Archived TD0104: FMT_SMF and FMT_MOF in OS PP
The current version of the OS PP (version 4.1) has one management requirement: FMT_MOF_EXT.1. This version of the requirement mixes the standard CC requirements of FMT_SMF and FMT_MOF, and so it is unclear in its current form which functions are mandatory to implement vs. those that must be managed if they are implemented.
For example, the current version of the requirement indicates that the TOE must be capable of enabling/disabling unauthenticated logon. Some products do not support unauthenticated logon. The implication with the current wording in the PP is that they would be required to add this feature in order to be compliant with the PP. This seems counterintuitive, as it only decreases security.
The management requirement is restructured to clearly indicate what management functionality must be present (the FMT_SMR aspect) and, if present whether the functionality is restricted to the administrator (the FMT_MOF aspect).
Replace the FMT_MOF_EXT.1 requirement in the current PP with the following two requirements:
FMT_MOF_EXT.1 Extended: Management of security functions behavior
FMT_MOF_EXT.1.1 The TSF shall restrict the ability to perform the function indicated in column 3 of the “Management Functions” table in FMT_SMF_EXT.1.1 to the administrator.
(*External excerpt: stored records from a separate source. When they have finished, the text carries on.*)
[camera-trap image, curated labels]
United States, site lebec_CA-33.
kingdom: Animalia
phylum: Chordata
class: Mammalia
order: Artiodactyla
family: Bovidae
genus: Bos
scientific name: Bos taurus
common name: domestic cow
The functions that have an “M” in the third column must be restricted to the administrator when implemented in the TOE. The functions that have an “O” in the third column may be restricted to the administrator when implemented in the TOE at the discretion of the ST author. If capabilities marked with an “O” in the third column are to be restricted to an administrator, the ST author indicates this by replacing an “O” with an “X” (or some other indicator) in the PP.
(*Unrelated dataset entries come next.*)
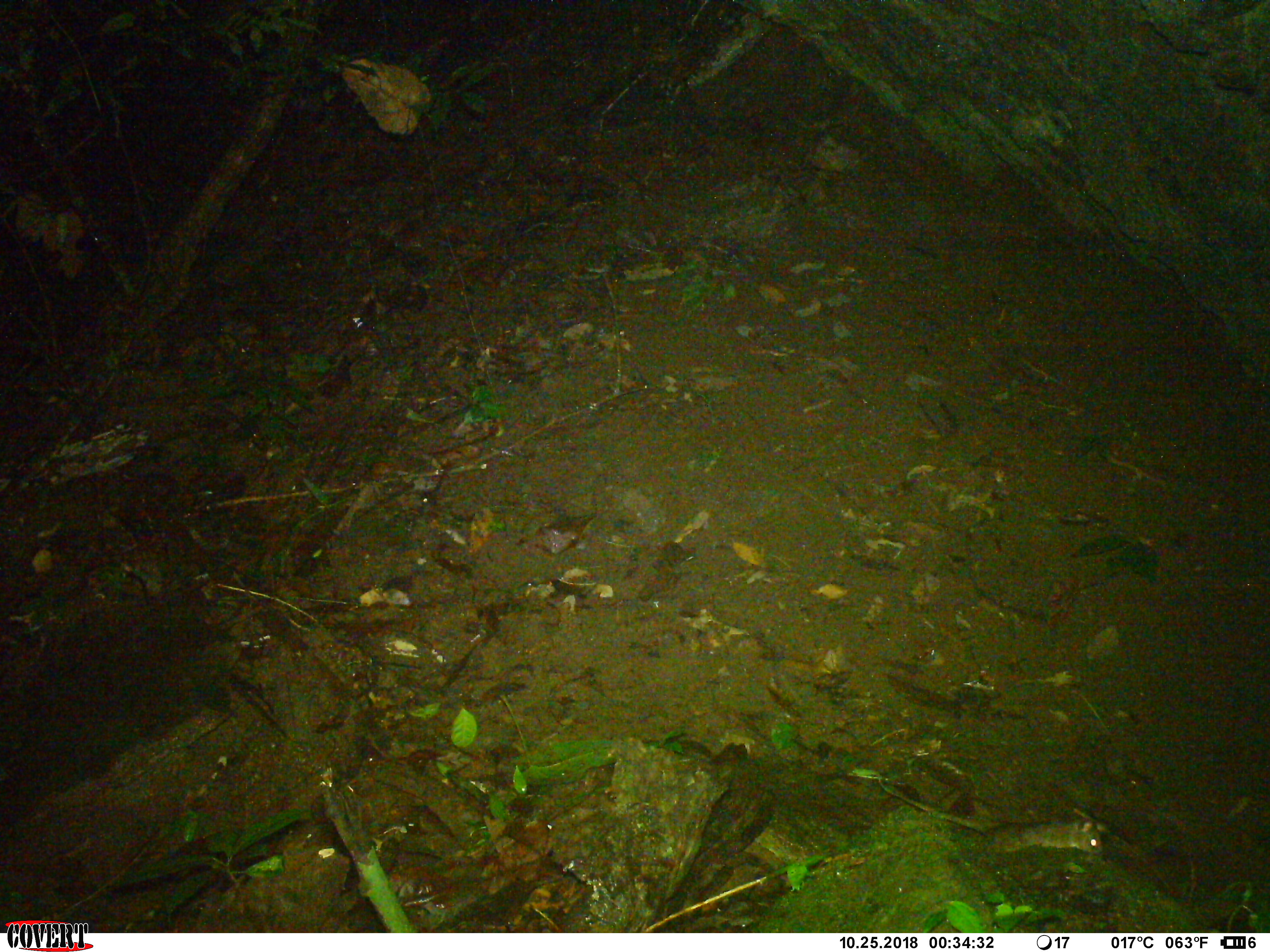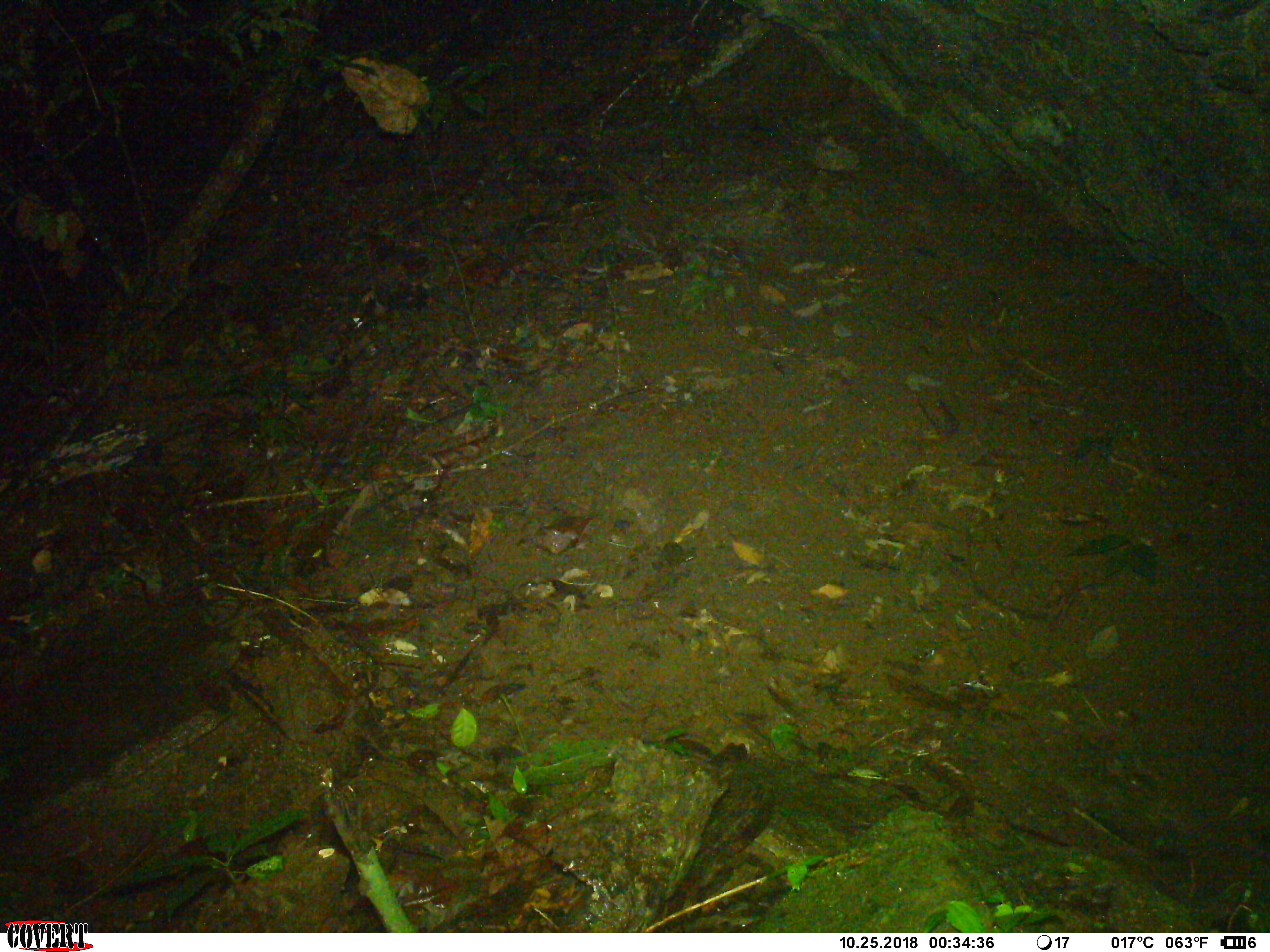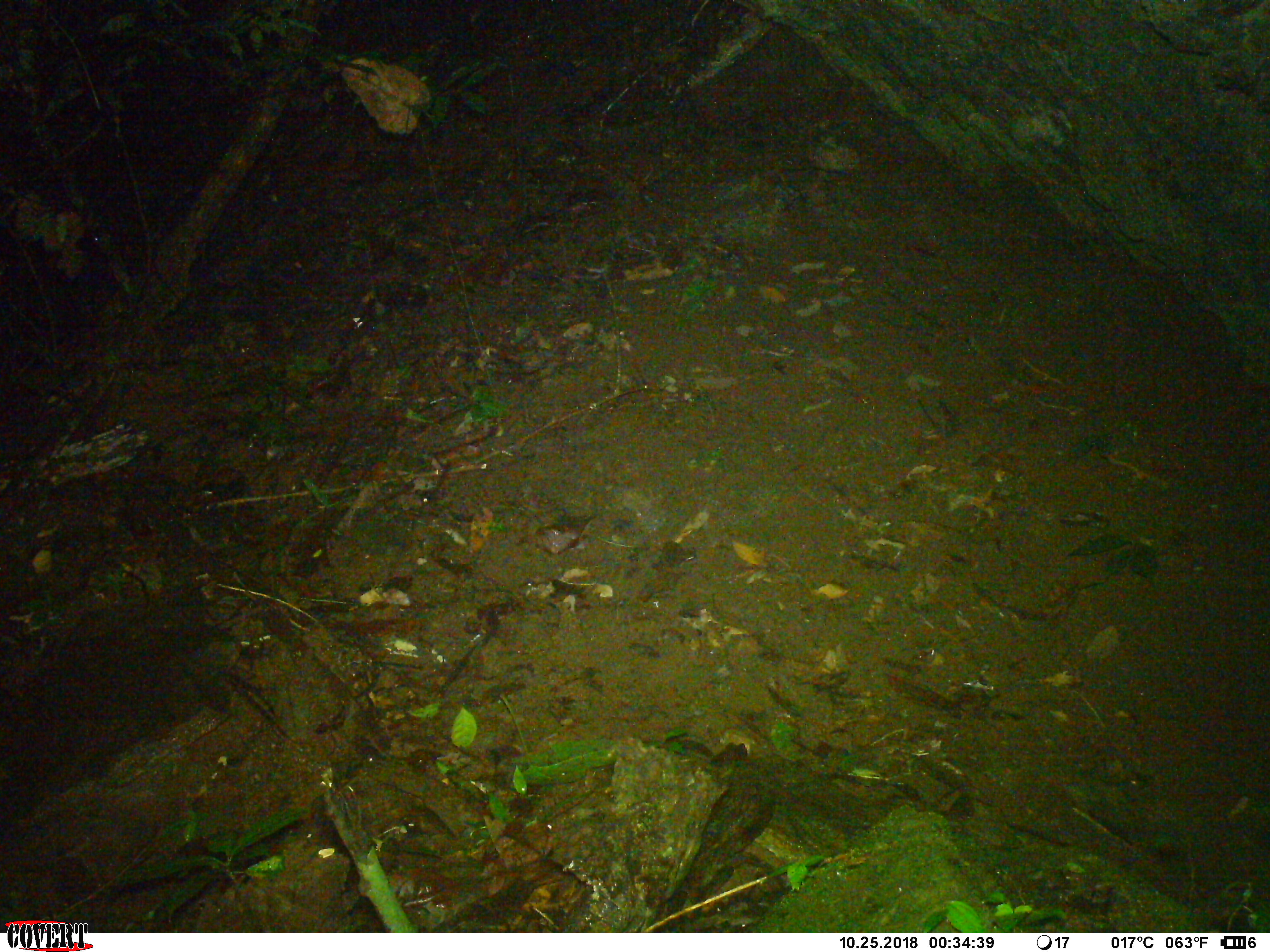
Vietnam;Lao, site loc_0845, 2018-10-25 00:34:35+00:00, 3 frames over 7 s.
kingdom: Animalia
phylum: Chordata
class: Mammalia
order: Rodentia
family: Muridae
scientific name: Muridae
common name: old-world mice and rats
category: unidentified murid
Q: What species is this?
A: Unidentified murid (old-world mice and rats) (Muridae).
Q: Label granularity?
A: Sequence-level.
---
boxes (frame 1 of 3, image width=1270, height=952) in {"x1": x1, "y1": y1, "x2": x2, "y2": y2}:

The evaluator shall verify that the TSS describes those management functions that are restricted to Administrators, including how the user is prevented from performing those functions, or not able to use any interfaces that allow access to that function.
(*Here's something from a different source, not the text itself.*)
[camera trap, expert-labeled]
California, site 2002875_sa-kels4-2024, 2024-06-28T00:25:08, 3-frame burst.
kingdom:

Test 1: For each function that is indicated as restricted to the administrator, the evaluation shall perform the function as an administrator, as specified in the Operational Guidance, and determine that it has the expected effect as outlined by the Operational Guidance and the SFR. The evaluator shall then perform the function (or otherwise attempt to access the function) as a non-administrator and observe that they are unable to invoke that functionality.
FMT_SMF_EXT.1 Extended: Specification of Management Functions
FMT_SMF_EXT.1.1 The TSF shall be capable of performing the following management functions:
The ST author indicates in the ST which of the optional management functions (beyond the first three, which are mandatory) are implement in the TOE; this can be done by copying the above table into the ST and adjusting the second column according to which capabilities are present or not present. The ST author also indicates, as was described in the Application Note for FMT_MOF_EXT.1, which of the selected capabilities are restricted such that only the administrator can perform the function. It should be noted that in the table above, only the ability to enable or disable unauthenticated logons (if that capability is implemented by the TOE) is restricted by this PP to be performed only by the administrator.
The terms "Administrator" and "User" are defined in Section 1.2.2. The intent of this requirement is to ensure that the ST is populated with the management functions that are provided by the OS. This enables developers of compliance checklists, including those provided as operational user guidance as specified in AGD_OPE.1.3C, to leverage this table by providing enterprise-specific values for each evaluated item.
Sophisticated account management policies, such as intricate password complexity requirements and handling of temporary accounts, are a function of directory servers. The OS can enroll in such account management and enable the overall information system to achieve such policies by binding to a directory server.
<Unchanged from current wording in PP>
This change clarifies the difference between requirements that must be implemented in compliant TOEs vs. those that are optional, and clarifies when management can only be done by an Administrator.